The fact of the matter is that to find just the right prop, you're going to have to experiment. I've run two of the same pitch and design Powertech props on the same boat and gotten entirely different results. That tells me that there's more than a little variance in new props right out of the box. Start with the 10 pitch Powertech, but be prepared to swap it out if it doesn't meet your expectations.


----------



## The Rodfather (Dec 9, 2016)

So i went out the other day super light with no TM or battery and just 2 fly rods and topped out at 27mph but hit the rev limiter very fast and the motor was screaming high rpms. Now if i decided to keep my same prop which is a 9.3 diameter with 9.5 pitch.
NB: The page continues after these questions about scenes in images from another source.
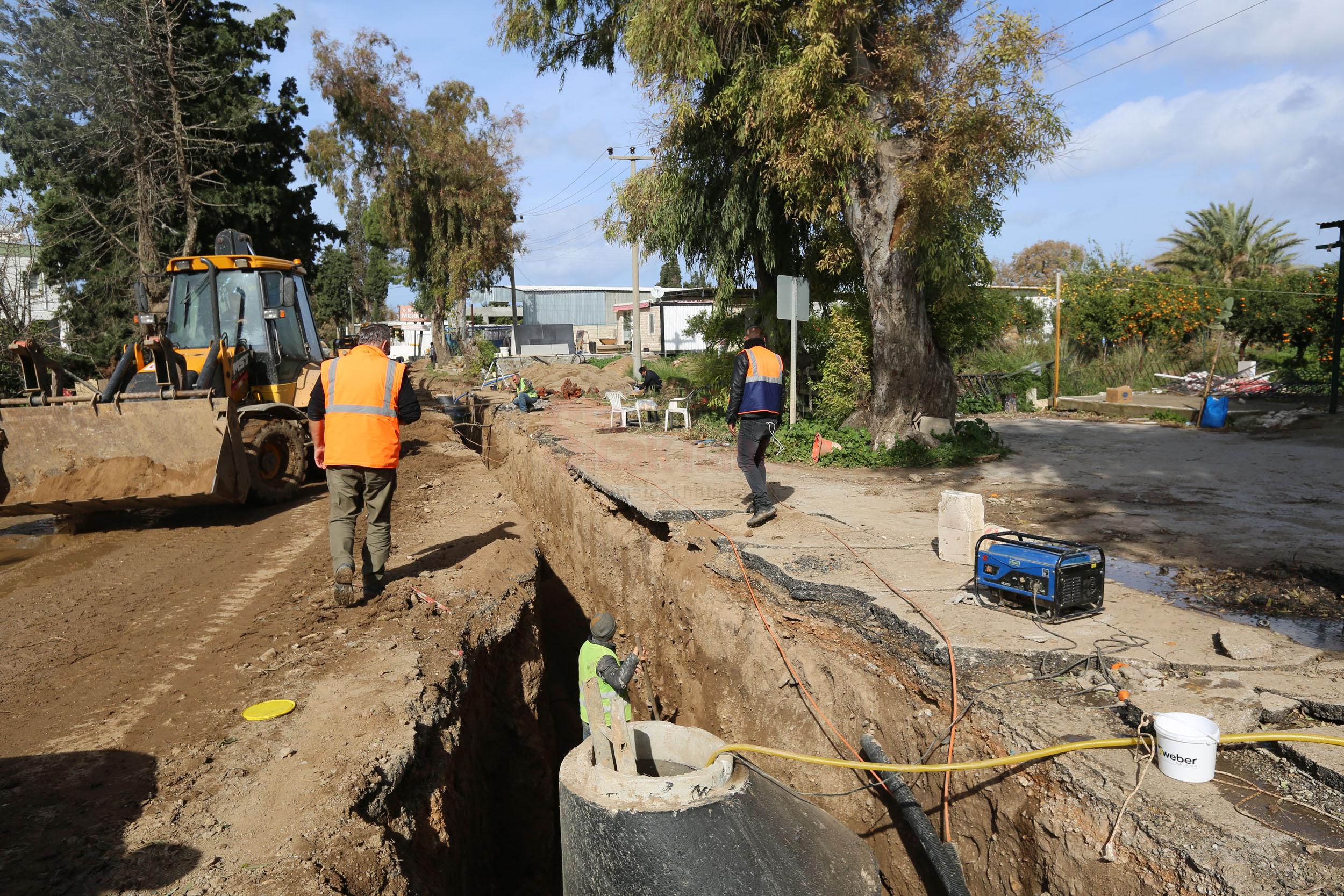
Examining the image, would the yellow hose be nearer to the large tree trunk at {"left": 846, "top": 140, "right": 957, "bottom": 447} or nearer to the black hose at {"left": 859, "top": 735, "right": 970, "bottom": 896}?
the black hose at {"left": 859, "top": 735, "right": 970, "bottom": 896}


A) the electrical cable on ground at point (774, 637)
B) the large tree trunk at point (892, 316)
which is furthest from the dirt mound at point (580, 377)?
the electrical cable on ground at point (774, 637)

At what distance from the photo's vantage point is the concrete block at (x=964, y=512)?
573cm

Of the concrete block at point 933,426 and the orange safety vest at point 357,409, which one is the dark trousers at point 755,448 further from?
the concrete block at point 933,426

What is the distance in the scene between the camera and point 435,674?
4.93m

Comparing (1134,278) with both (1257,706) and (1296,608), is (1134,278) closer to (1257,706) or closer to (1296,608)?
(1296,608)

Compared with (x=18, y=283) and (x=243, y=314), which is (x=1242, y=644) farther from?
(x=18, y=283)

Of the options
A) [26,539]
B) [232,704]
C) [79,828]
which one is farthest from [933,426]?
[26,539]

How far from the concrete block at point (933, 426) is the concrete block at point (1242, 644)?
6.58 metres

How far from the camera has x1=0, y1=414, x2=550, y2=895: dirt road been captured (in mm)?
3246

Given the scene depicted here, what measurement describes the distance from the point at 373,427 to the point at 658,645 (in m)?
3.15

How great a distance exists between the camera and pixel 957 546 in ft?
19.2

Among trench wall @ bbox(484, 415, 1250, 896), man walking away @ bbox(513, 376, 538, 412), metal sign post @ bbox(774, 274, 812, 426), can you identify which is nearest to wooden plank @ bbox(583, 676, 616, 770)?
trench wall @ bbox(484, 415, 1250, 896)

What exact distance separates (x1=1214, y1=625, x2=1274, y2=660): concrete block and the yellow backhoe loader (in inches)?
324

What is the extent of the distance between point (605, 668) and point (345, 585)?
8.91 feet
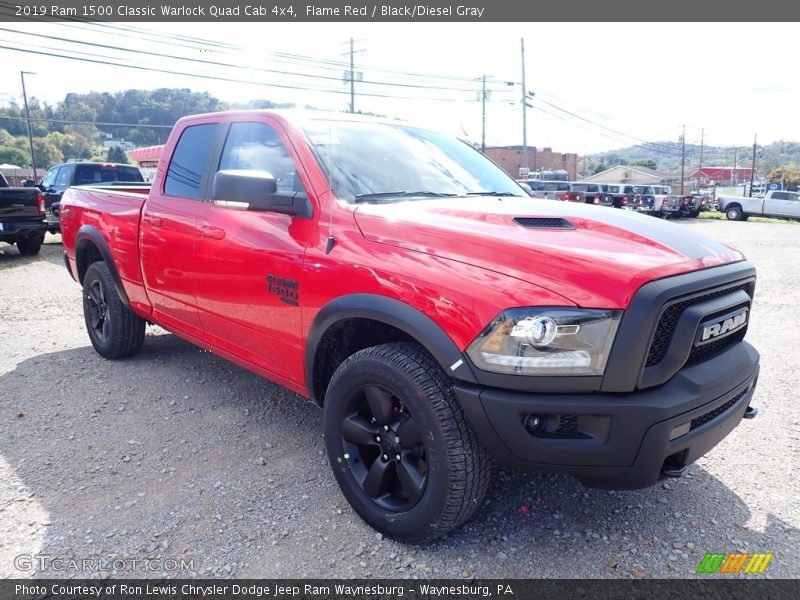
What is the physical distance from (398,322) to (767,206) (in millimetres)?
31609

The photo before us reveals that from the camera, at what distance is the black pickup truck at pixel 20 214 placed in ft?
34.6

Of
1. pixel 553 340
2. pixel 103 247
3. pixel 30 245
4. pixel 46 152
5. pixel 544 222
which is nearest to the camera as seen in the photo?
pixel 553 340

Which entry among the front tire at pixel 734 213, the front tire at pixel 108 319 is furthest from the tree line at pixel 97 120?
the front tire at pixel 734 213

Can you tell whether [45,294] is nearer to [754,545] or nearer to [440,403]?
[440,403]

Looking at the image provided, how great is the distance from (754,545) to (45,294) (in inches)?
335

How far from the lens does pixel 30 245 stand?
37.8ft

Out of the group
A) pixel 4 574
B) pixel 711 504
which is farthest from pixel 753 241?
pixel 4 574

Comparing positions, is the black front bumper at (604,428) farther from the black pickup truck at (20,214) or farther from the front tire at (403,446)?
the black pickup truck at (20,214)

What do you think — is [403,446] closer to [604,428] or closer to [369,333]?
[369,333]

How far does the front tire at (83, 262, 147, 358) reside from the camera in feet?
15.7

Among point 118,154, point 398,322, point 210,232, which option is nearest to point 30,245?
point 210,232

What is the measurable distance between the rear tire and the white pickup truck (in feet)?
94.7

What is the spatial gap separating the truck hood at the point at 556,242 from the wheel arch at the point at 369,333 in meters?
0.27

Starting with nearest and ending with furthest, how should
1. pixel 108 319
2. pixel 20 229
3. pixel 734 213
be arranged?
pixel 108 319, pixel 20 229, pixel 734 213
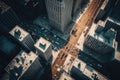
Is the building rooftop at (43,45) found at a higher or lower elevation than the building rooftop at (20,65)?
higher

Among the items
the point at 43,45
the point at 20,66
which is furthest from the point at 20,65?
the point at 43,45

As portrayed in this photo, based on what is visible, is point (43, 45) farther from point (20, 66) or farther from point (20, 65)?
point (20, 66)

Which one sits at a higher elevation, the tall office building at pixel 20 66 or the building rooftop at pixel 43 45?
the building rooftop at pixel 43 45

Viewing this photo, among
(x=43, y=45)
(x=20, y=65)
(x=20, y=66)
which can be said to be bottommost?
(x=20, y=66)

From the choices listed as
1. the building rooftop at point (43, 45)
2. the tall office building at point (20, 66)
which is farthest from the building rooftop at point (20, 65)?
the building rooftop at point (43, 45)

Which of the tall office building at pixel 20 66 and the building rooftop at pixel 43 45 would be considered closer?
the tall office building at pixel 20 66

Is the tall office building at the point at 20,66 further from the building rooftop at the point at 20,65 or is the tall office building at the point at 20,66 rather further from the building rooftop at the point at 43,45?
the building rooftop at the point at 43,45

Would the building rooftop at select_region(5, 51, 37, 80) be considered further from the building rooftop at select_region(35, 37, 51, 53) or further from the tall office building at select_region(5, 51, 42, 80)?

But just raise the pitch to 11 i know ill take care of the over rev issue but will i get more top end ?


----------



## Steve_Mevers (Feb 8, 2013)

The Rodfather said:


> So i went out the other day super light with no TM or battery and just 2 fly rods and topped out at 27mph but hit the rev limiter very fast and the motor was screaming high rpms. Now if i decided to keep my same prop which is a 9.3 diameter with 9.5 pitch. But just raise the pitch to 11 i know ill take care of the over rev issue but will i get more top end ?


My understanding is that the motor needs to top out at the recommended top RPM under load, without a RPM gauge it makes it more difficult to figure out. Since you are hitting the rev limiter, if it was my boat I would take the prop down to a prop shop and have them increase the pitch to an 11.5. You should pick up more speed because it will drop your RPM down to where it needs to be to stop the rev limiter from kicking in. The guys at Powertech are very helpful.


----------



## Preston904 (Sep 9, 2016)

get a tach for sure. I thought i was turning 6500+ rpms on mine because i ran 31 with a 11.25 pitch and i assumed a 5% slip. turns out I was only a 2% slip and it put me at 5980 which is perfect.


----------



## The Rodfather (Dec 9, 2016)

So i ended up getting a blackmax aluminum 9.5 inch x 11 pitch 3 blade prop. The motor no longer over revs and im now getting 27mph fully loaded with 4 people. And getting 30mph with 2 people. Very happy with the performance and didnt lose much torque from my previous 4 blade.


----------